→ **TASK INSTRUCTIONS**:
Convert all of the data below into a JSON list of strings, one string per line, skipping any blank lines. Leave the pictures out of the answer.

--------------------------------

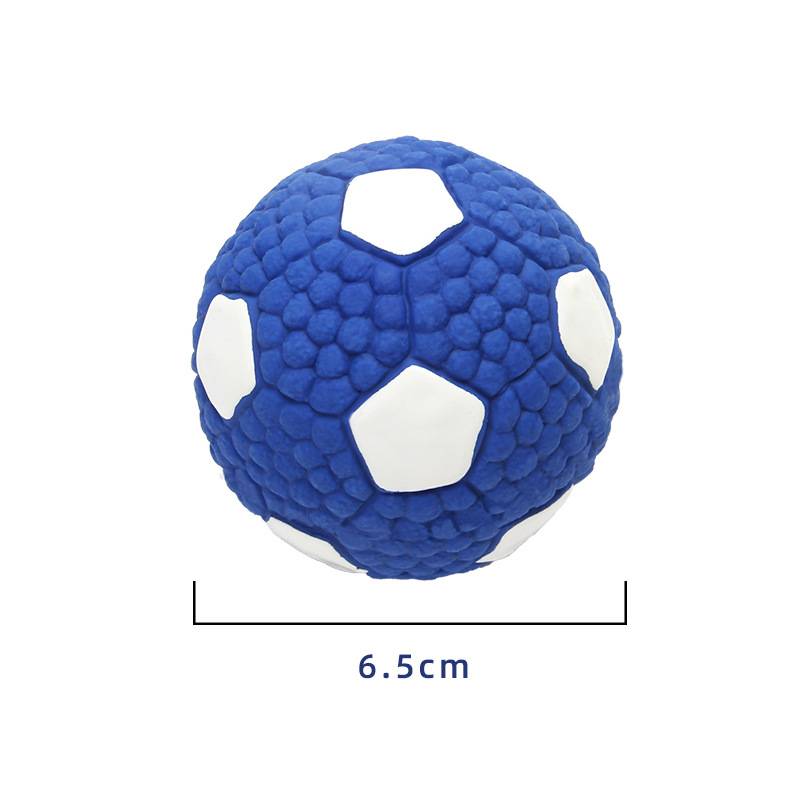 6cm small latex football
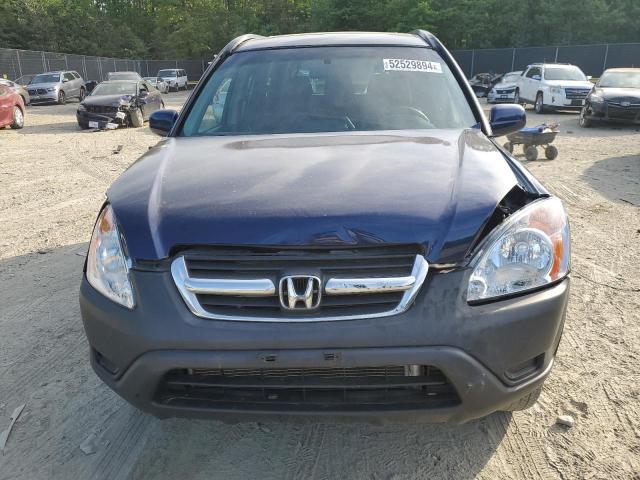 Photo 4 VIN: JHLRD78853C038022 - HONDA CRV 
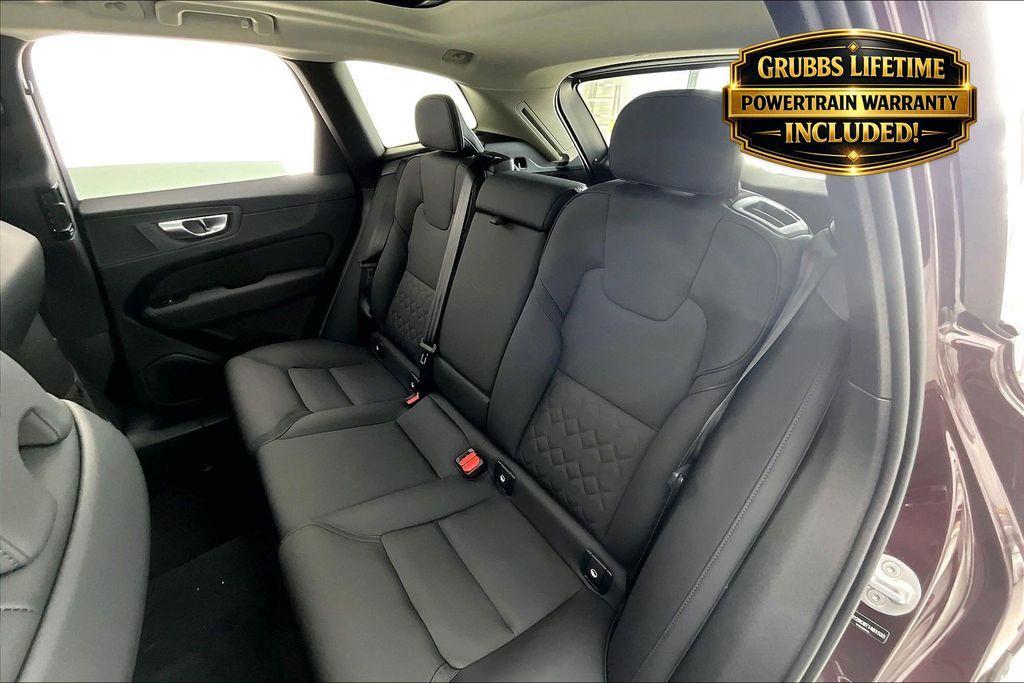 new 2026 Volvo XC60 car, priced at $54,795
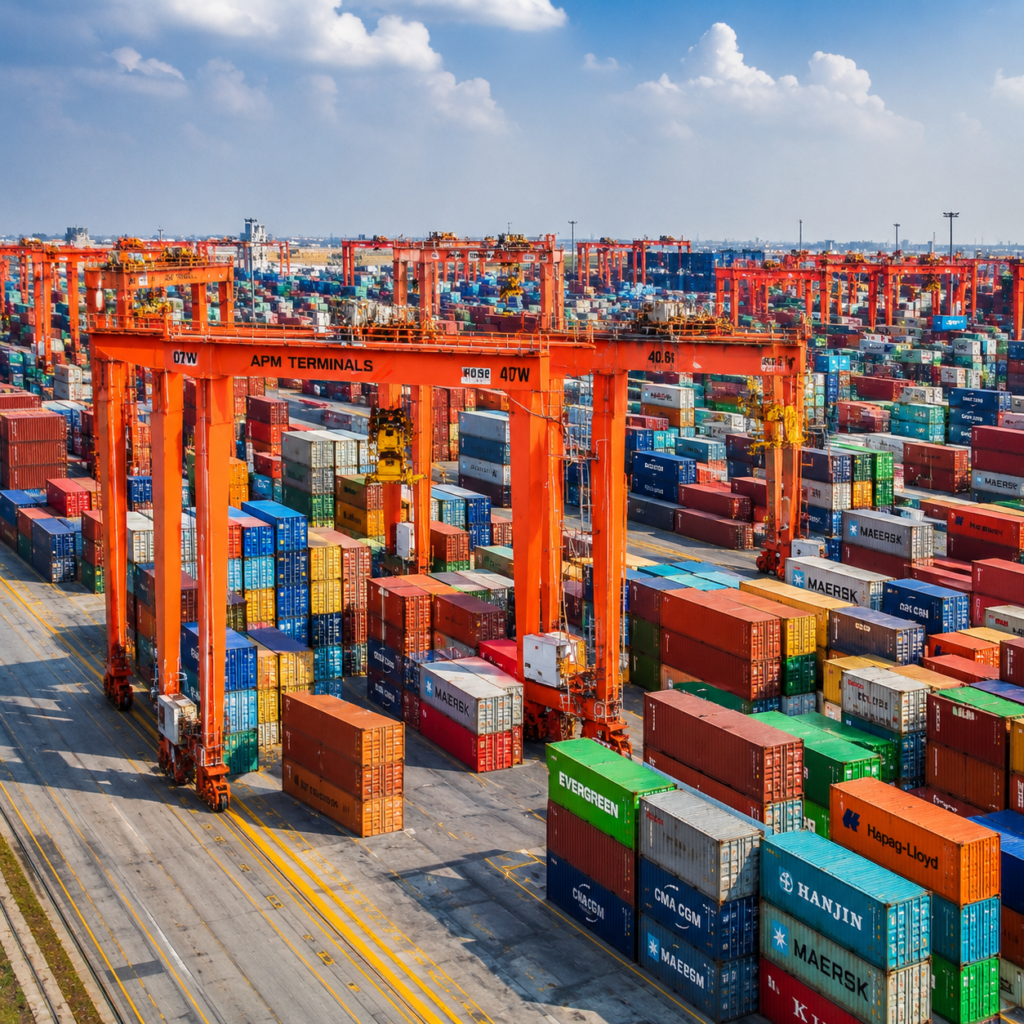 Dry port
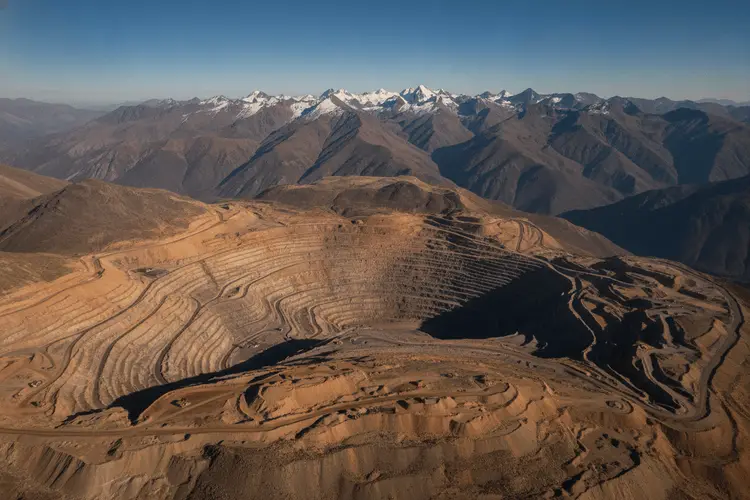 Anglo American und Codelco fusionieren Kupferminen in Chile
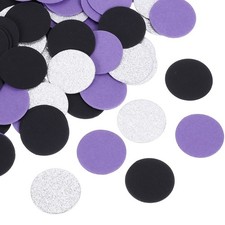 200 Pezzi Confetti Rotondi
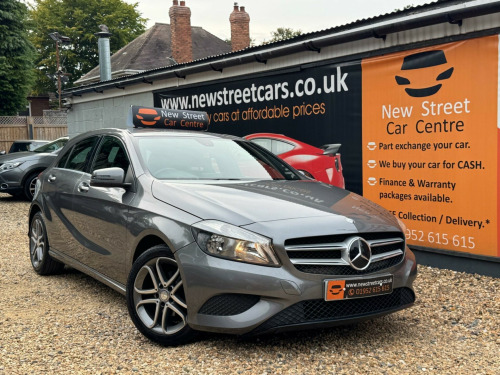 Mercedes-Benz A-Class A180 1.5 A180 CDI Sport Euro 5 (s/s) 5dr
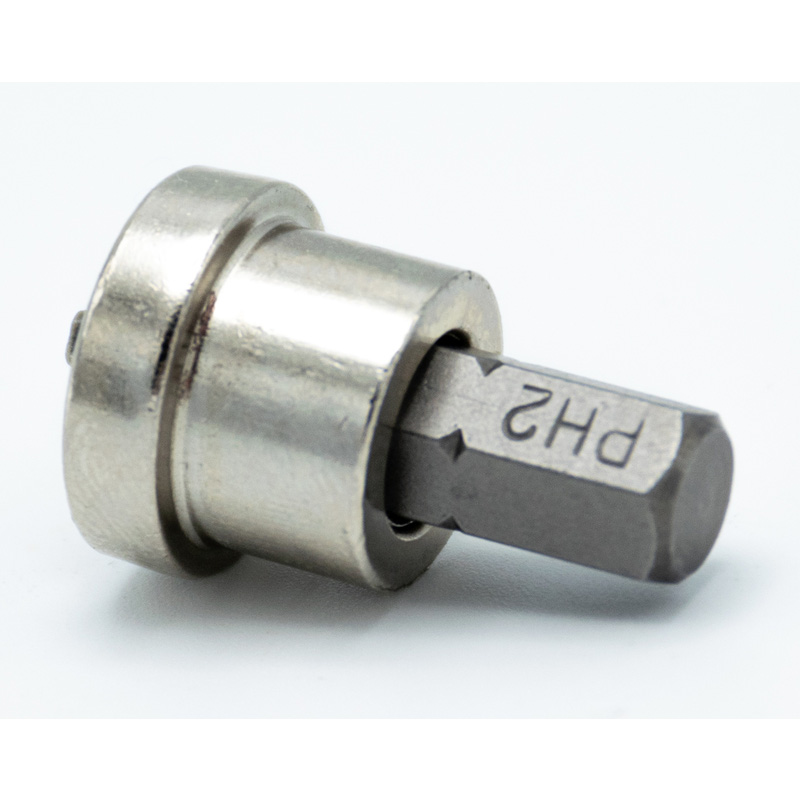Labor snelbouwschroef bit PH2x25mm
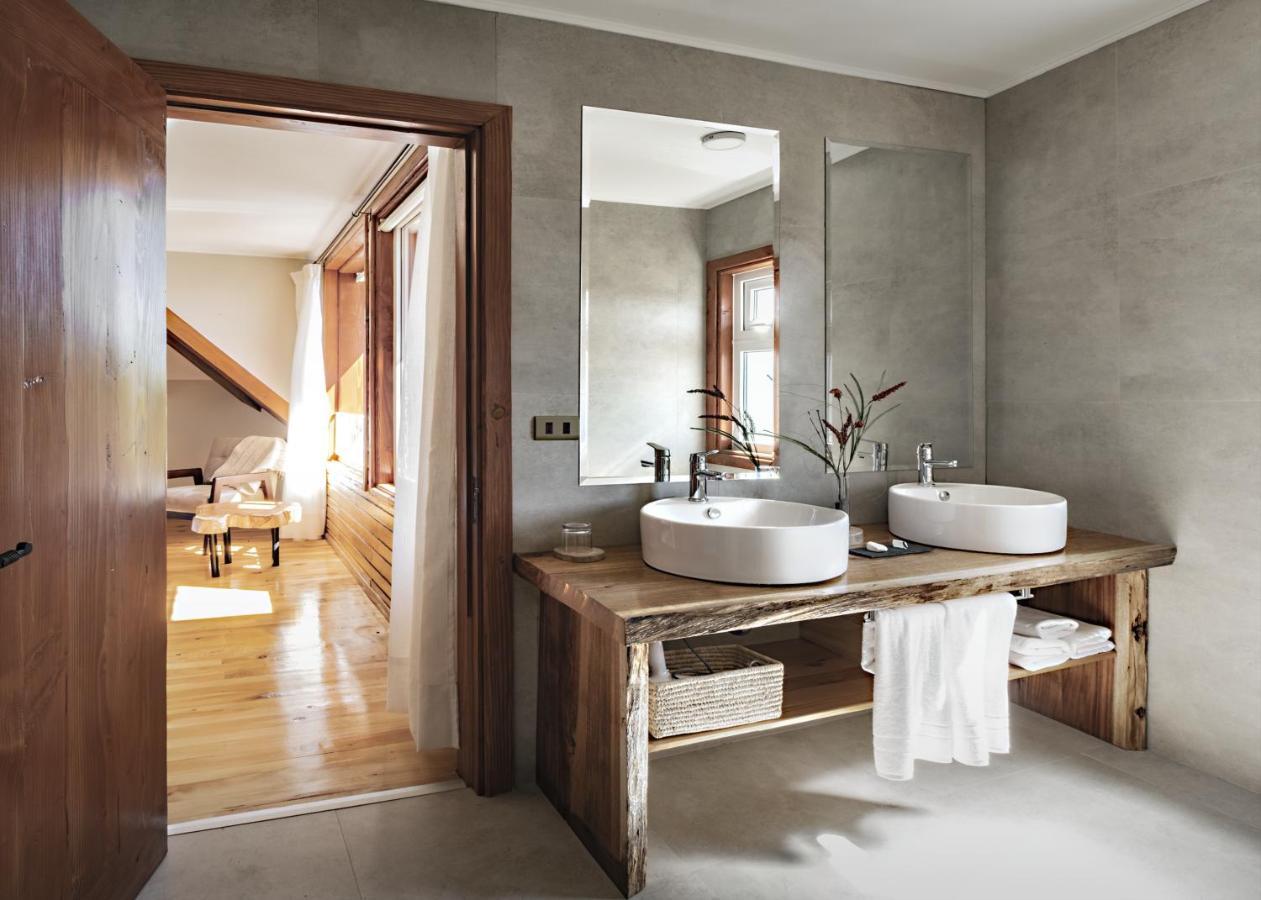 Das Dorf Hotel Пукон Екстер'єр фото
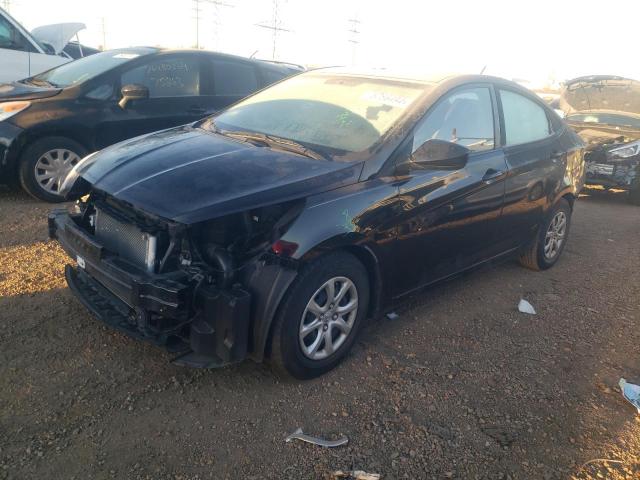  Salvage Hyundai ACCENT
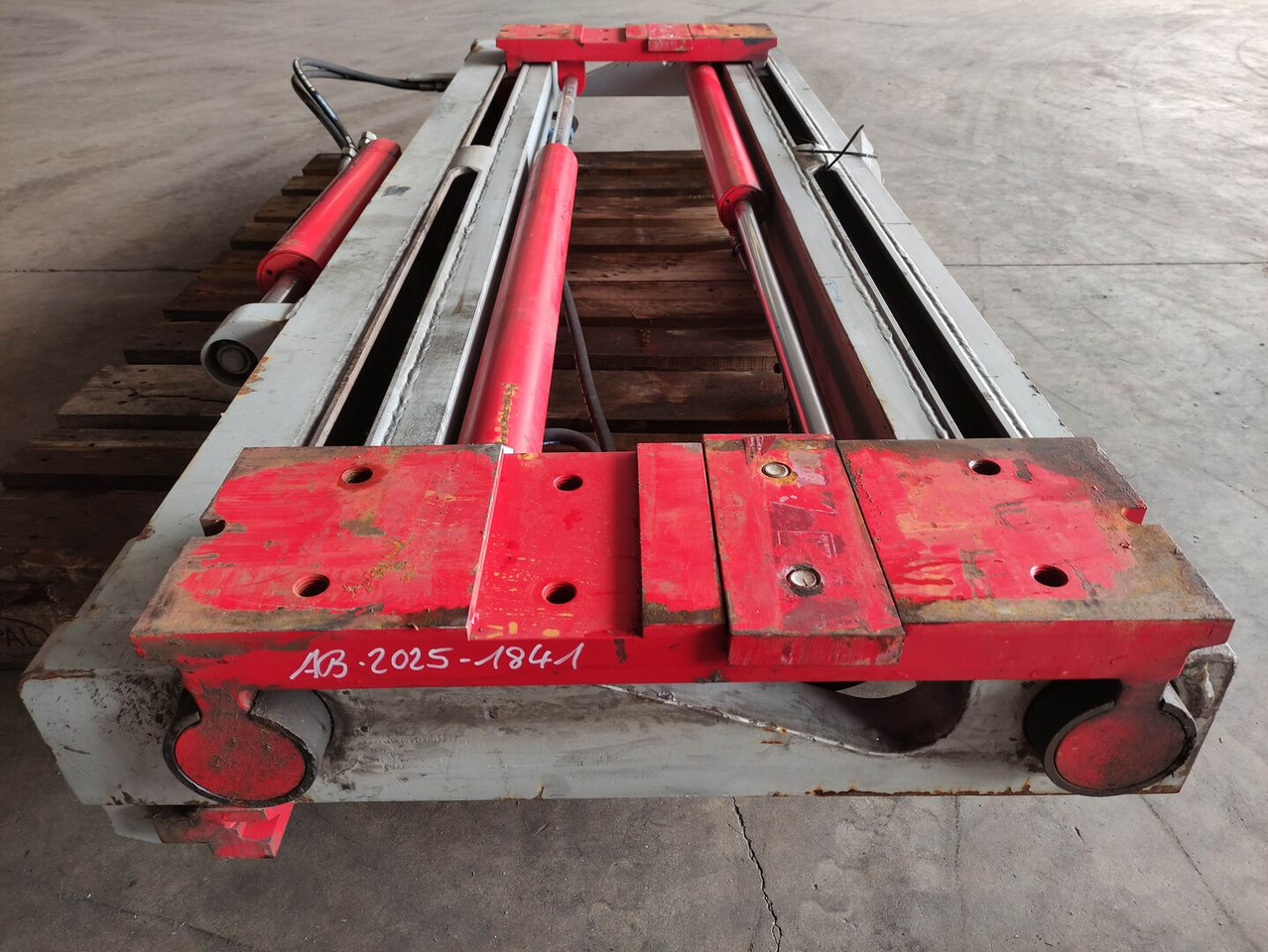 Durwen RZV100S - Šakės: foto 3 Durwen RZV100S - Šakės: foto 3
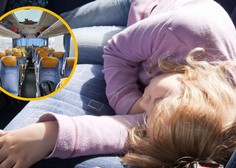 Incident v Strunjanu: deklica s posebnimi potrebami šest ur sama v šolskem avtobusu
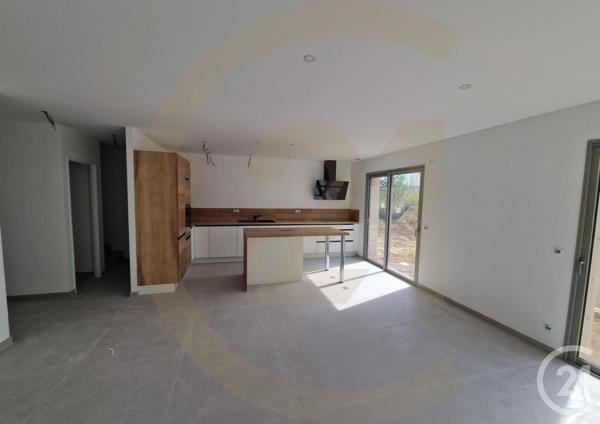 Maison à vendre  4 pièces - 103,20 m2 L ISLE D ABEAU - 38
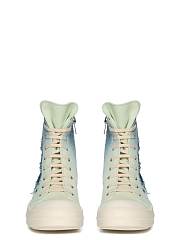 Rick Owens SS25 Hollywood Sneaks in 13oz Canvas - 4
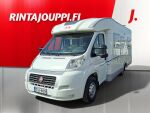 Adria Coral Plus 650 SP 2007 Valkoinen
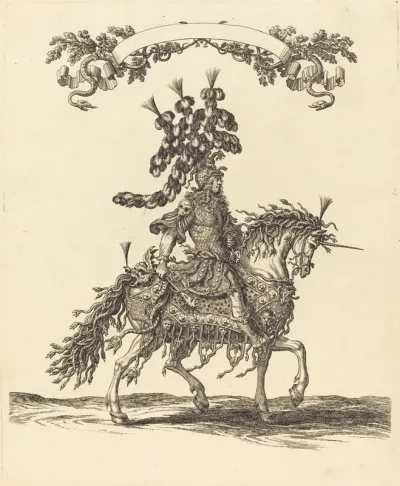 Le Duc de Guise, Roy Ameriquain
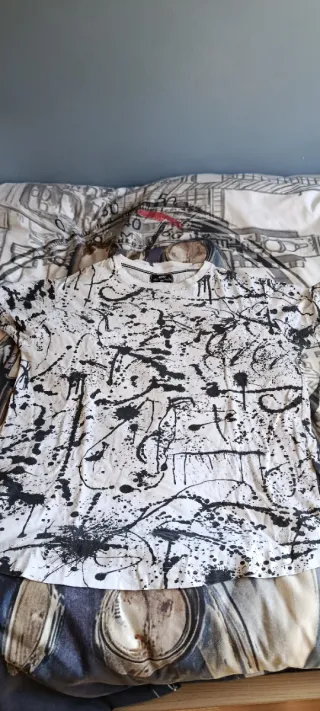 Colección de camisetas de manga corta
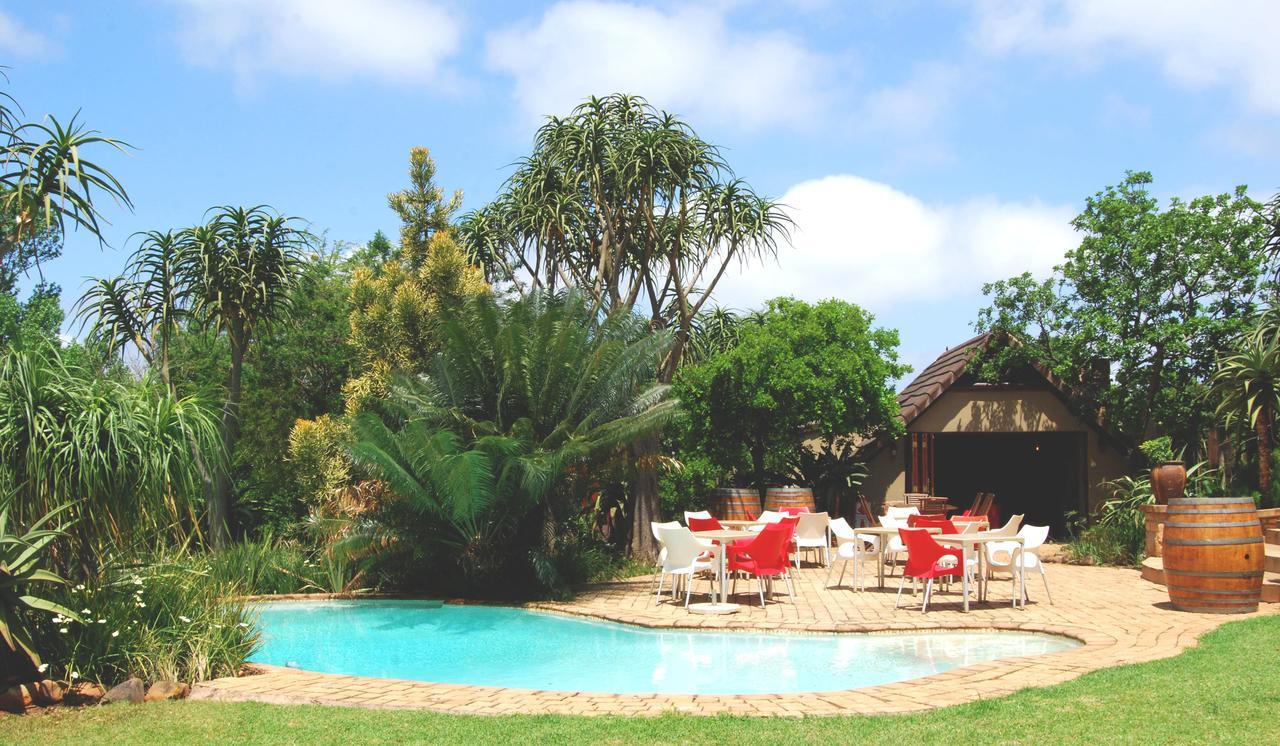 Kangelani Lodge Hillcrest Dış mekan fotoğraf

--------------------------------

→ **EXPECTED ANSWER**:
[
  " 6cm small latex football",
  " Photo 4 VIN: JHLRD78853C038022 - HONDA CRV ",
  " new 2026 Volvo XC60 car, priced at $54,795",
  " Dry port",
  " Anglo American und Codelco fusionieren Kupferminen in Chile",
  " 200 Pezzi Confetti Rotondi",
  " Mercedes-Benz A-Class A180 1.5 A180 CDI Sport Euro 5 (s/s) 5dr",
  "Labor snelbouwschroef bit PH2x25mm",
  " Das Dorf Hotel Пукон Екстер'єр фото",
  "  Salvage Hyundai ACCENT",
  " Durwen RZV100S - Šakės: foto 3 Durwen RZV100S - Šakės: foto 3",
  " Incident v Strunjanu: deklica s posebnimi potrebami šest ur sama v šolskem avtobusu",
  " Maison à vendre  4 pièces - 103,20 m2 L ISLE D ABEAU - 38",
  " Rick Owens SS25 Hollywood Sneaks in 13oz Canvas - 4",
  " Adria Coral Plus 650 SP 2007 Valkoinen",
  " Le Duc de Guise, Roy Ameriquain",
  " Colección de camisetas de manga corta",
  " Kangelani Lodge Hillcrest Dış mekan fotoğraf"
]